Susanne M. Glasscock School of Continuing Studies
- Type: Private
- Affiliations: Rice University
- Location: Houston, Texas, United States
- Website: www.gscs.rice.edu

= Susanne M. Glasscock School of Continuing Studies =

The Susanne M. Glasscock School of Continuing Studies at Rice University offers the Houston community the opportunity to study personal and professional areas of interest. It is named in honor of an endowment from Susanne and Melbern Glasscock.

==History==
Established as the Office of Continuing Studies in December 1967, the school provides a bridge between Rice University and its Houston neighbors. Initially, classes were developed to teach area professionals about advances in their fields. From 1968 to 1972, between 150 and 200 students per year attended technical and business courses. In 1973, courses began to include humanities and subjects of general interest.
“Continuing Studies was indirectly responsible for launching a hit movie. When an Esquire Magazine editor spoke in the continuing studies publishing program in 1978, he was taken to Gilley's nightclub, and he later assigned an article for the magazine on the 'urban cowboy' phenomenon. The article was the basis for the 1980 hit movie of the same name, starring John Travolta and Debra Winger.”

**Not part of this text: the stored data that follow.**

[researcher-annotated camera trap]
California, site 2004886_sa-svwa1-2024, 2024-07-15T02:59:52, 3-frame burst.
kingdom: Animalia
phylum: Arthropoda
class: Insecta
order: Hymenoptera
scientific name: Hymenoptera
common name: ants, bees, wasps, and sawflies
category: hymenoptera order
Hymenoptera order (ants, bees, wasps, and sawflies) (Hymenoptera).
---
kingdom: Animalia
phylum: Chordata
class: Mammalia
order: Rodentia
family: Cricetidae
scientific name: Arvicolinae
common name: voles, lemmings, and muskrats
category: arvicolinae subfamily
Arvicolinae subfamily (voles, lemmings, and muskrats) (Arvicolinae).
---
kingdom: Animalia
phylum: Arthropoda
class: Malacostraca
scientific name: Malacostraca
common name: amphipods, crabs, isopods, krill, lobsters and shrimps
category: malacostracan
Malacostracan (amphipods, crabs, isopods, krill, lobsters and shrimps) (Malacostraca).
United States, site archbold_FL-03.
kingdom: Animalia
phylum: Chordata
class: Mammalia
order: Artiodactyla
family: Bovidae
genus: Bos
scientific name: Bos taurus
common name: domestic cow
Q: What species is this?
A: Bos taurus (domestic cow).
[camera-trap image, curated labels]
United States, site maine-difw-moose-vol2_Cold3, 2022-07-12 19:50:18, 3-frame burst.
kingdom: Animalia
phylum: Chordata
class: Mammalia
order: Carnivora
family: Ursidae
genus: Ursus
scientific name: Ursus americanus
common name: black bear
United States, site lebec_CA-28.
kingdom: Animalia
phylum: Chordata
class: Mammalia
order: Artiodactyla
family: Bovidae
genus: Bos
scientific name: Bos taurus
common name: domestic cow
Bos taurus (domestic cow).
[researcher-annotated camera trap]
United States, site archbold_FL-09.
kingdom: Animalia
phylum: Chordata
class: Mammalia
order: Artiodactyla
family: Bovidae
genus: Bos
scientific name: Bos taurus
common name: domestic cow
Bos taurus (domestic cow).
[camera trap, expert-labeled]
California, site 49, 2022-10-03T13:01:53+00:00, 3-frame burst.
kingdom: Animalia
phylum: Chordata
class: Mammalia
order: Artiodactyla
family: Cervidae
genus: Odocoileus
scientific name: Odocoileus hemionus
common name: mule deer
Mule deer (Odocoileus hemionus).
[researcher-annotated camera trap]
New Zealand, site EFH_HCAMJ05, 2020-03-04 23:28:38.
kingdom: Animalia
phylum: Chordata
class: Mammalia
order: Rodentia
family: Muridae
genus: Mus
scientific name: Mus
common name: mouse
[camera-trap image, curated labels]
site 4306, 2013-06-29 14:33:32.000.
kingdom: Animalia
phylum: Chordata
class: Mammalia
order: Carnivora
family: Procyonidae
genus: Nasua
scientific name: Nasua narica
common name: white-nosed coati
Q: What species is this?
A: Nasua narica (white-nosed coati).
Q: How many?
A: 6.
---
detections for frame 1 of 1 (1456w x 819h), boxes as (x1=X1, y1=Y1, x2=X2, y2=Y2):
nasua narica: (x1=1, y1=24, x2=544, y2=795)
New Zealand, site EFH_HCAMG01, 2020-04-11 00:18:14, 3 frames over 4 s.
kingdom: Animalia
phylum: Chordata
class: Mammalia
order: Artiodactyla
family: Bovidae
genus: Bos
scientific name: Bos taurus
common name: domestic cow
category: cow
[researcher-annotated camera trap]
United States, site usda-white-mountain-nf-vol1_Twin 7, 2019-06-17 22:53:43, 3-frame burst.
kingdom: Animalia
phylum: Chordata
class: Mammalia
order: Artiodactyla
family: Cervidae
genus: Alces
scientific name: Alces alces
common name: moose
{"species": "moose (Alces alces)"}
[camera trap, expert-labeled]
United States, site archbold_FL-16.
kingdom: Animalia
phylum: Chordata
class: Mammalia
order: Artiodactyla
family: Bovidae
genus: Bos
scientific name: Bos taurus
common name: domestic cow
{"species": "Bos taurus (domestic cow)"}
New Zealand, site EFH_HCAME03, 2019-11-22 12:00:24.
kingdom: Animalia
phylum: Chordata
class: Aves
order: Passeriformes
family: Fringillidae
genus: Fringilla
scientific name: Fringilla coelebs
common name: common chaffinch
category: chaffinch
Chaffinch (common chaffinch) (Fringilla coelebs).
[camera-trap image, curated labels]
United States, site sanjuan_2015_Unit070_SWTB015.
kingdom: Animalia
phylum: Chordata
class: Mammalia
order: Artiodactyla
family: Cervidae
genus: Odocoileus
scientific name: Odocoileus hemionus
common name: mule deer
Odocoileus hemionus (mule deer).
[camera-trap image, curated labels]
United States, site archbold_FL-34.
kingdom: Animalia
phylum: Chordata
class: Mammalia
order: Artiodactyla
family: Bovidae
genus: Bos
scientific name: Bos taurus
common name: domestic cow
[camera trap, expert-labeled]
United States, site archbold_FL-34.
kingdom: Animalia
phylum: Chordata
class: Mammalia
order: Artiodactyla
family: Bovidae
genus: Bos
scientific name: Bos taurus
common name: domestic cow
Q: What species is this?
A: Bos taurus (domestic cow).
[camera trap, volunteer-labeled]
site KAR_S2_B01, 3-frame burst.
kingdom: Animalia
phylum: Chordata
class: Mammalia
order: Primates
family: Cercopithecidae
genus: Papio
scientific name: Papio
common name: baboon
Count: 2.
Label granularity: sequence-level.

In the 1990s, Continuing Studies developed more specialized technical courses. For example, “Advances in Tissue Engineering,” an annual event cosponsored by Rice's Institute of Biosciences and Bioengineering was first presented in 1993. The Rice University Advanced Placement Institute began in 1995 to provide training for middle and high school teachers. In 1997, the Rice Technology Education Center, which provides advanced computer training and certification, was added (the RTEC program was suspended in 2008). In fall 2005, the school began offering its first degree-granting program, the Master of Liberal Studies program.

In January 2006, the school was renamed the Susanne M. Glasscock School of Continuing Studies in honor of an endowment from Susanne and Melbern Glasscock.